In a single-sample correlation demo setting, the demo examples provided for LLM use the same API as the given problem. This example contains a question and answer pair. The questions in this demo were not included in the test dataset, and the answers were manually corrected to ensure that there were no API misuses and that the semantics of the answers and questions were well aligned.

Misuse of Java API

The researcher summarized 40 API rules for the 23 APIs in RobustAPI. They are verified in the documentation of these APIs. These rules include:

(1) Guard conditions for APIs, which should be checked before API calls. For example, the result of File.exists () should be checked before File.createNewFile ().

(2) The required API call sequence, that is, the API should be called in a certain order. For example, close () should be called after File.write ().

(3) API control structure. For example, SimpleDateFormat.parse () should be included in a try-catch structure.

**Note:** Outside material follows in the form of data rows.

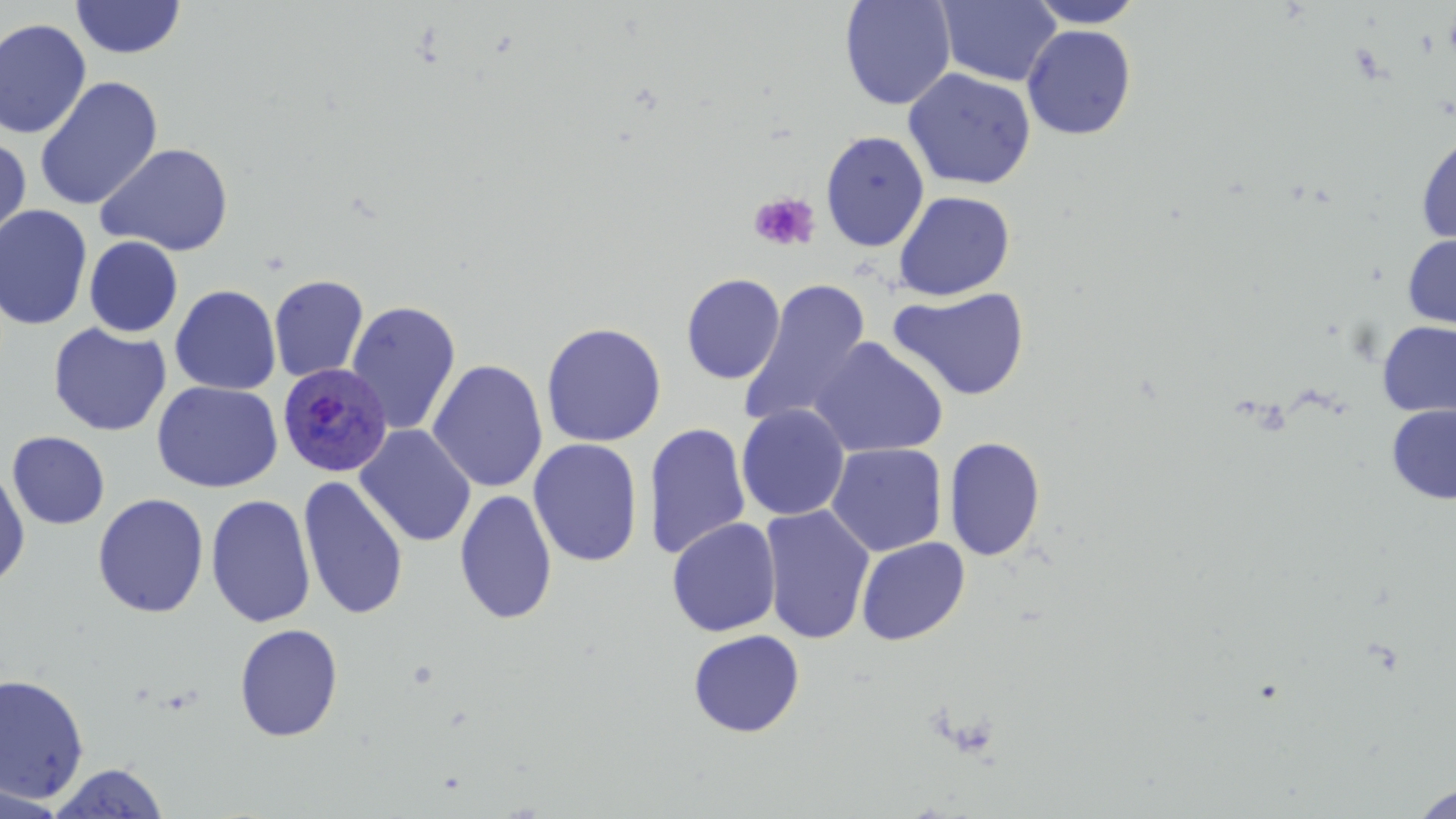

Approximate bounding boxes as (x1,y1)-(x2,y2) corner pairs in pixels.
Plasmodium ovale-infected red blood cells: (277,362)-(394,478).

Summary:
  - Platelet locations: (750,192)-(820,252)
  - Uninfected red blood cell locations: (70,0)-(186,59), (839,0)-(956,110), (936,0)-(1062,87), (1026,0)-(1146,28), (0,18)-(92,139), (1022,25)-(1137,140), (903,69)-(1036,190), (34,76)-(163,211), (821,130)-(930,252), (1415,131)-(1456,247), (0,136)-(31,252), (95,142)-(234,257), (893,190)-(1015,301), (0,204)-(92,330), (1402,233)-(1456,331), (84,236)-(183,337), (681,273)-(785,384), (269,274)-(369,383), (740,279)-(872,430), (169,285)-(281,395), (889,286)-(1030,401), (345,300)-(462,436), (540,321)-(666,448), (1377,321)-(1456,417), (48,323)-(171,437), (809,337)-(948,458), (427,359)-(548,493), (152,380)-(284,493), (736,404)-(850,521), (1387,404)-(1456,504), (643,421)-(752,559), (355,424)-(476,548), (7,431)-(110,530), (943,436)-(1046,562), (528,438)-(643,567), (826,443)-(948,556), (0,465)-(30,590), (297,475)-(409,621), (454,488)-(557,626), (93,493)-(209,618), (205,493)-(316,628), (759,504)-(875,645), (666,518)-(782,637), (856,537)-(970,646), (234,623)-(344,742), (687,629)-(805,737), (0,672)-(90,804), (47,762)-(171,818), (0,782)-(70,818), (1411,783)-(1456,819)
  - Slide-level diagnosis: Plasmodium ovale
  - Image size: 1456×819 pixels
  - Magnification: 1000x
  - Preparation: thin blood film
  - Stain: May-Grünwald-Giemsa
  - Field of view: one of a larger specimen
  - Modality: light microscopy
Comment on the morphology of the red blood cells.
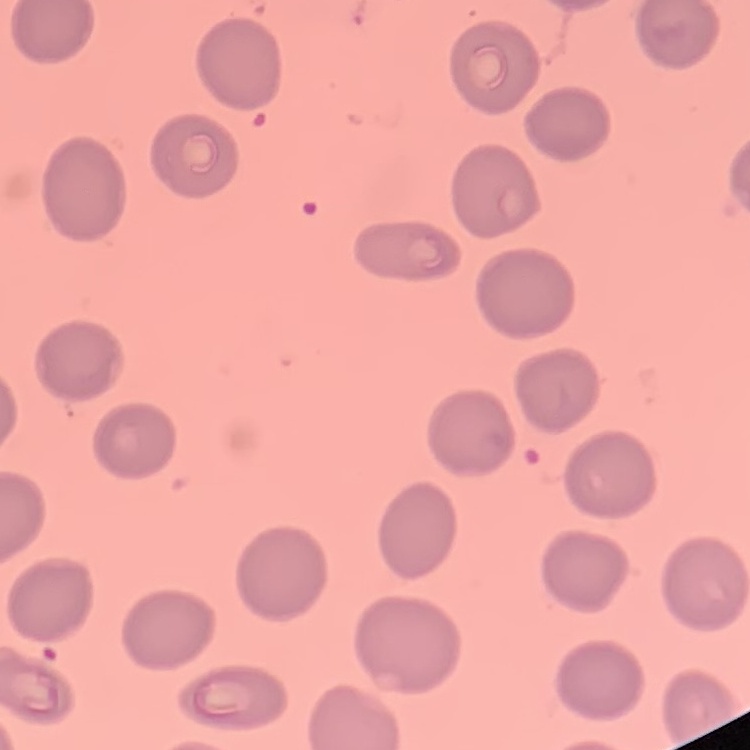

They show no rouleaux formation.

Summary:
  - Image type: square crop of a larger photomicrograph
  - Preparation: thin blood film
  - Stain: Field's or Giemsa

An example is given below:

GPT-4: Do you dare to use the code I wrote? Research shows its API misuse rate exceeds 62%

Detecting API misuse

In order to evaluate the correctness of API usage in the code, RobustAPI can detect API misuse according to API usage rules by extracting call results and control structures from the code segment, as shown below 2 shown.

GPT-4: Do you dare to use the code I wrote? Research shows its API misuse rate exceeds 62%

The code checker will first check the generated code segment to see if this code is a piece of code in a method or from a class a method so that it can encapsulate that piece of code and use it to build an abstract syntax tree (AST).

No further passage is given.